▶ PASSAGE TO READ:
........

First Half 2017 Highlights

  • After the Company closed four VIP gaming rooms at the Sands Cotai Central Casino, Galaxy Macau, StarWorld and Le Royal Arc in Macau in 2016, the Company maintained minimal operations and temporarily relocated the Macau VIP gaming operation to Altira Complex, which provides remuneration at a predetermined fixed rate commission.
  • Net loss attributable to ordinary shareholders for the first half of 2017 was $5.7 million, or $0.48 net loss per share (basic and diluted), compared to net loss attributable to ordinary shareholders of $129.3 million, or $12.29 net loss per share (basic and diluted), for the six months ended June 30, 2016.
  • Non-GAAP loss attributable to ordinary shareholders, which is operating loss before amortization of intangible assets, was $5.7 million, or $0.48 per share (basic and diluted), for the six months ended June 30, 2017, as compared to non-GAAP loss of $24.0 million, or $2.27 per share (basic and diluted), for the six months ended June 30, 2016.

........

▶ EXTRACTED RECORDS:
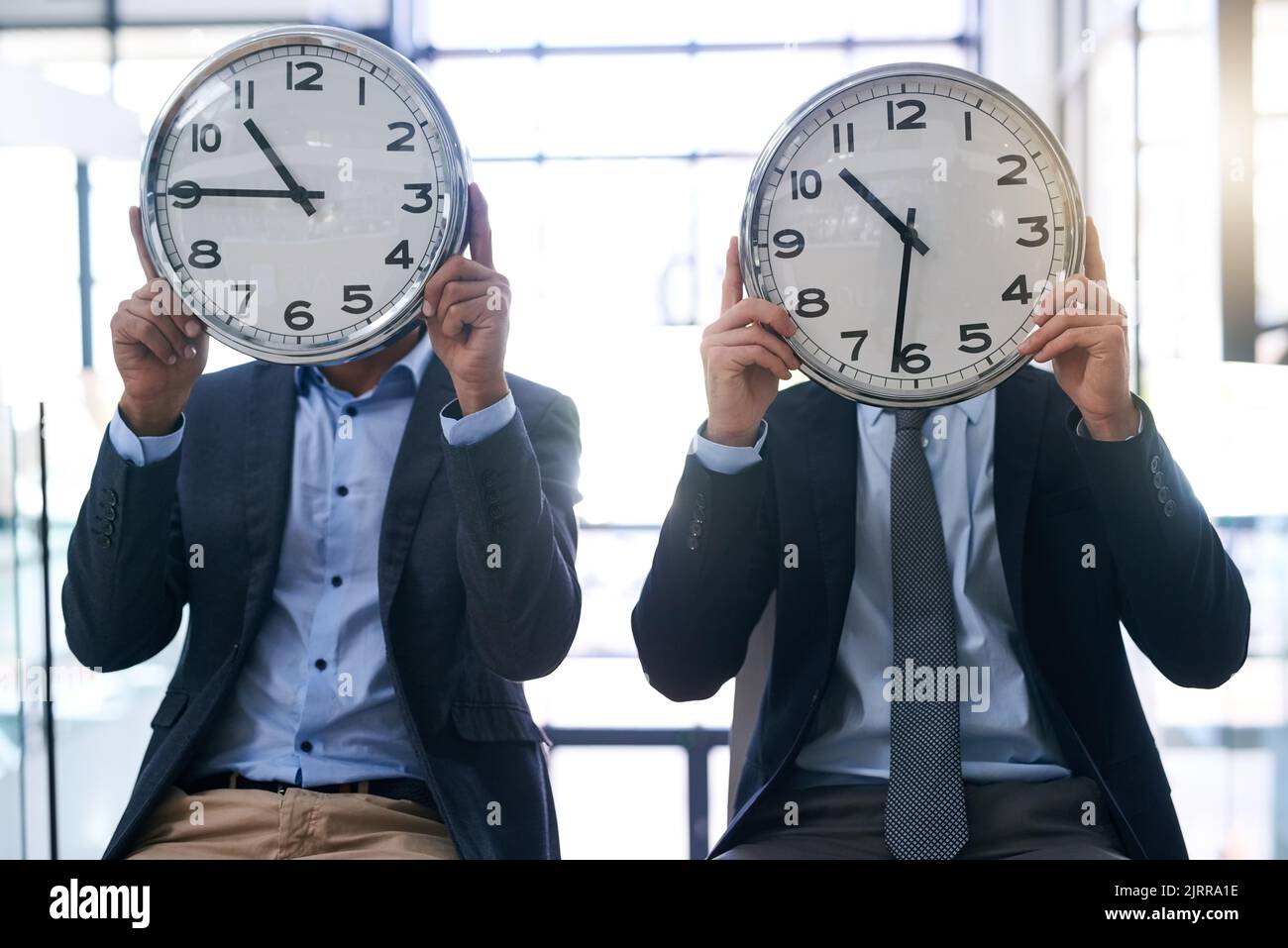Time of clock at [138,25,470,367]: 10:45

........

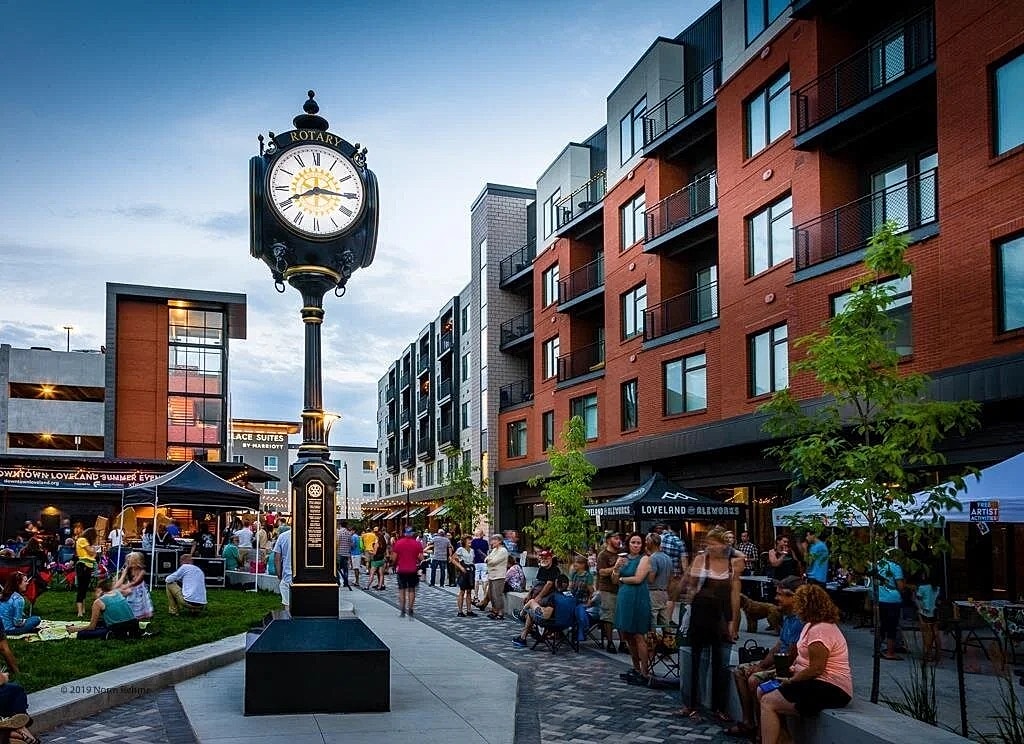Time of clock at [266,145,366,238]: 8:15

........

▶ STATED GOAL 1:
According to the first half 2017 highlights, where did the Company temporarily move its Macau VIP gaming operation?
▶ STATED GOAL 2:
Translate this sentence from the first half 2017 highlights into Spanish: "Net loss attributable to ordinary shareholders for the first half of 2017 was $5.7 million, or $0.48 net loss per share (basic and diluted), compared to net loss attributable to ordinary shareholders of $129.3 million, or $12.29 net loss per share (basic and diluted), for the six months ended June 30, 2016."
▶ STATED GOAL 3:
Summarize the first half 2017 highlights in two sentences.

▶ TASK OUTPUT 1:
Altira Complex.

▶ TASK OUTPUT 2:
La pérdida neta atribuible a los accionistas ordinarios en el primer semestre de 2017 fue de $5,7 millones, o una pérdida neta de $0,48 por acción (básica y diluida), en comparación con una pérdida neta atribuible a los accionistas ordinarios de $129,3 millones, o una pérdida neta de $12,29 por acción (básica y diluida), en los seis meses terminados el 30 de junio de 2016.

▶ TASK OUTPUT 3:
After closing four VIP gaming rooms in Macau in 2016, the Company kept minimal operations and temporarily moved its Macau VIP gaming operation to Altira Complex, which pays a predetermined fixed rate commission. Its net loss attributable to ordinary shareholders for the first half of 2017 was $5.7 million, or $0.48 per share, down from $129.3 million, or $12.29 per share, in the same period of 2016, and its non-GAAP loss fell from $24.0 million to $5.7 million.